▶ [EXTRAIT DU DOCUMENT]:
++++++++++++++++++++

Quelles sont les pratiques d’écriture des adolescents aujourd’hui ? Le 12 décembre dernier, à la Maison de la poésie à Paris, était organisé un colloque par l’Observatoire de la lecture et de l’écriture des adolescents de Lecture jeunesse, association qui publie enquêtes et réflexions souvent passionnantes sur le sujet. Il s’agissait de mieux connaitre ces pratiques et de se demander comment les prendre en compte, notamment à l’école.

« Et pourtant, ils lisent ! » écrivaient Christian Baudelot et Marie Cartier dans un ouvrage publié sous ce titre en 1999. On pourrait, en découvrant l’enquête présentée en décembre lors du colloque de l’association Lecture jeunesse, déclarer aussi : « Et pourtant, ils écrivent ! » Sur les 1500 jeunes de 14 à 18 ans interrogés, 59 % disent écrire « tous les jours » et seulement 8 % « jamais ». Pour la plupart d’entre eux, écrire sert d’abord à « noter pour ne pas oublier et à organiser ce qu’on a en tête ». Mais 68 % écrivent leurs pensées, 62 % leurs émotions et 43 % inventent des histoires.

++++++++++++++++++++

▶ [DONNÉES FOURNIES]:
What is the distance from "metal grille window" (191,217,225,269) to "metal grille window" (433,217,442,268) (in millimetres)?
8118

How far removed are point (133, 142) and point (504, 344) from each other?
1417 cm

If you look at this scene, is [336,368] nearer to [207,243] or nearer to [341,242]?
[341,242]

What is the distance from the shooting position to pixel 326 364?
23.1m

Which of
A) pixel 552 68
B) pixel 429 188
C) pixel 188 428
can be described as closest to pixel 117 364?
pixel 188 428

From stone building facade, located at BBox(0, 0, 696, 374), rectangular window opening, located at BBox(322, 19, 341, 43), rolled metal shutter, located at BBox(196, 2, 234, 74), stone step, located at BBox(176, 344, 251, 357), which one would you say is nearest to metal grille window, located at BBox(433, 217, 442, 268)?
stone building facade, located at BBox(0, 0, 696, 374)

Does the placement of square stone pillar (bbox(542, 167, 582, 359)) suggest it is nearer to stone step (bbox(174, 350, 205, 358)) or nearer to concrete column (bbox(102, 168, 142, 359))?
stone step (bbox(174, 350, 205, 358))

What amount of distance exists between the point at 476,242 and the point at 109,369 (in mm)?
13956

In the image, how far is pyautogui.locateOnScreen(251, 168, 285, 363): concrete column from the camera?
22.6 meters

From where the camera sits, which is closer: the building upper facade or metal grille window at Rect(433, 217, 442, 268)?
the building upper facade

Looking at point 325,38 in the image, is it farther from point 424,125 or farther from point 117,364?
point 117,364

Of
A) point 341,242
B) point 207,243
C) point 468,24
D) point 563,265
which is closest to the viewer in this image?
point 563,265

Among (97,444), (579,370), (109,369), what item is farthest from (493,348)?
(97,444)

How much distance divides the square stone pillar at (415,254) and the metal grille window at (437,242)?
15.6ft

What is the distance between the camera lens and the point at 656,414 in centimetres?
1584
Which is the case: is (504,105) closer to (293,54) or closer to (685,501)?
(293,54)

++++++++++++++++++++

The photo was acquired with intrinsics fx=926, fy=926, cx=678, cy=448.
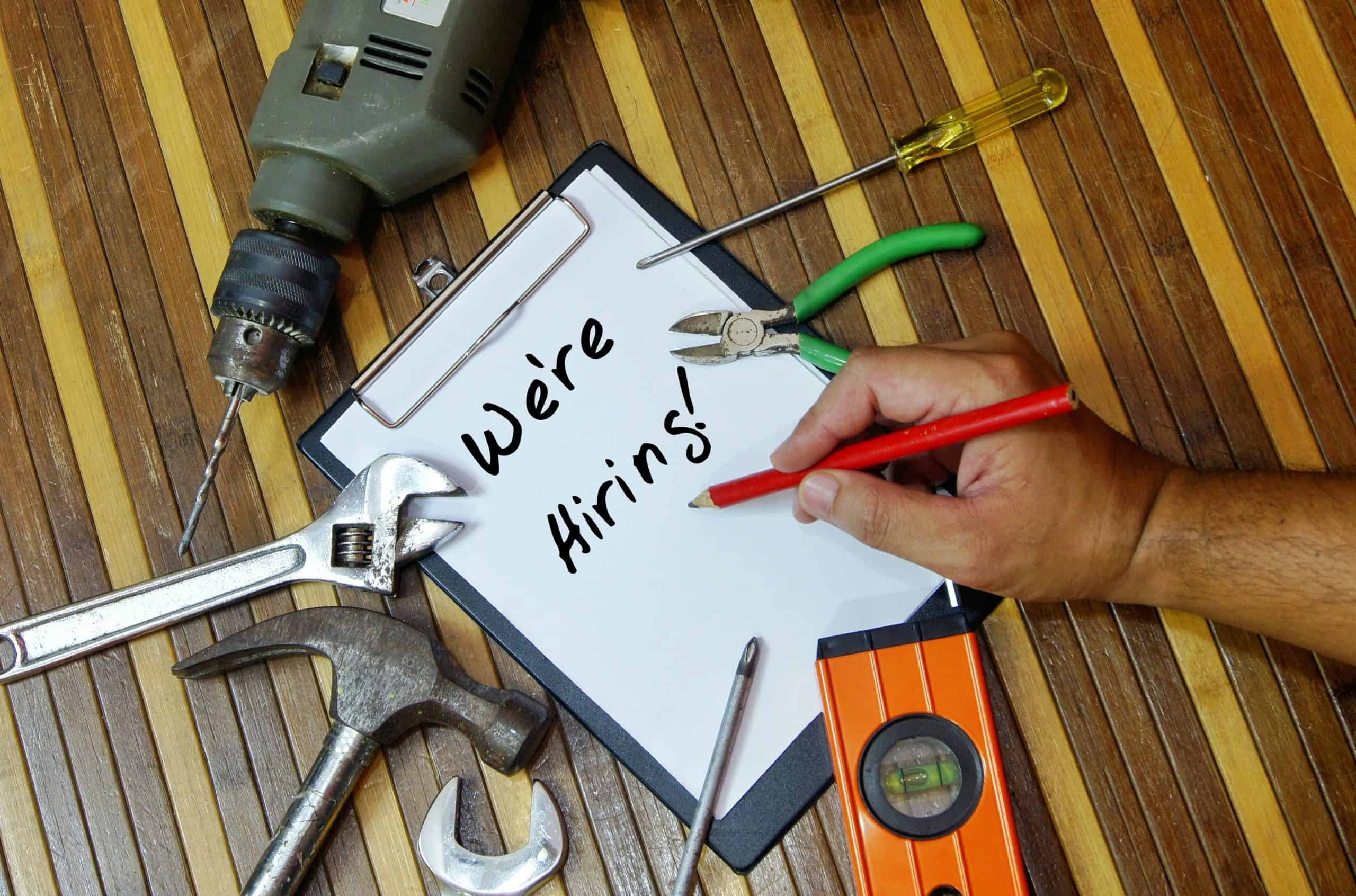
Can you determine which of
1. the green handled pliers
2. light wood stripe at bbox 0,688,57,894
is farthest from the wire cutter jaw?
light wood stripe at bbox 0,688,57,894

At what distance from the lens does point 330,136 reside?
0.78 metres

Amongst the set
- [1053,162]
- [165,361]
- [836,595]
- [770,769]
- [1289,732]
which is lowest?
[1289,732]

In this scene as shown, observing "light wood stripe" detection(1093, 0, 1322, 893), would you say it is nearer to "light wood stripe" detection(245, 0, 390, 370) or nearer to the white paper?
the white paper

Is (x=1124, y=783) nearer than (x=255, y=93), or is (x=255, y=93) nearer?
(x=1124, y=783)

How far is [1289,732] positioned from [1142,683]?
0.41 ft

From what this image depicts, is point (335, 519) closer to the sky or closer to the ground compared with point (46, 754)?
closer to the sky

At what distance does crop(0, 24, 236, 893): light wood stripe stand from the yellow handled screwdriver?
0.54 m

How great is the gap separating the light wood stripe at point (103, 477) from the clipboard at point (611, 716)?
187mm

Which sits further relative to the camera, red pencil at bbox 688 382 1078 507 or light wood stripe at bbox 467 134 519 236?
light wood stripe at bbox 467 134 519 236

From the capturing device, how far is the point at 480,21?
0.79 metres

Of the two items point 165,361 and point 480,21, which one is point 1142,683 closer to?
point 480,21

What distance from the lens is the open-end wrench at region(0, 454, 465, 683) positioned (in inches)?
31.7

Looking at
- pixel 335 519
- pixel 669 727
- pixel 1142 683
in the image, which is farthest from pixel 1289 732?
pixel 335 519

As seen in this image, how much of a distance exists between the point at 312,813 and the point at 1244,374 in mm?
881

++++++++++++++++++++

▶ [LES CONSIGNES]:
(a) Recopiez le passage de l'extrait qui s'ouvre sur les mots « Quelles sont les » et se termine par « notamment à l’école. », en renommant « colloque » en « séminaire ».
(b) Relevez tous les pourcentages cités dans l'extrait.
Les enregistrements forment un matériau distinct de l'extrait.

▶ [CORRIGÉ DÉTAILLÉ]:
(a)
Quelles sont les pratiques d’écriture des adolescents aujourd’hui ? Le 12 décembre dernier, à la Maison de la poésie à Paris, était organisé un séminaire par l’Observatoire de la lecture et de l’écriture des adolescents de Lecture jeunesse, association qui publie enquêtes et réflexions souvent passionnantes sur le sujet. Il s’agissait de mieux connaitre ces pratiques et de se demander comment les prendre en compte, notamment à l’école.

(b) 59 %, 8 %, 68 %, 62 %, 43 %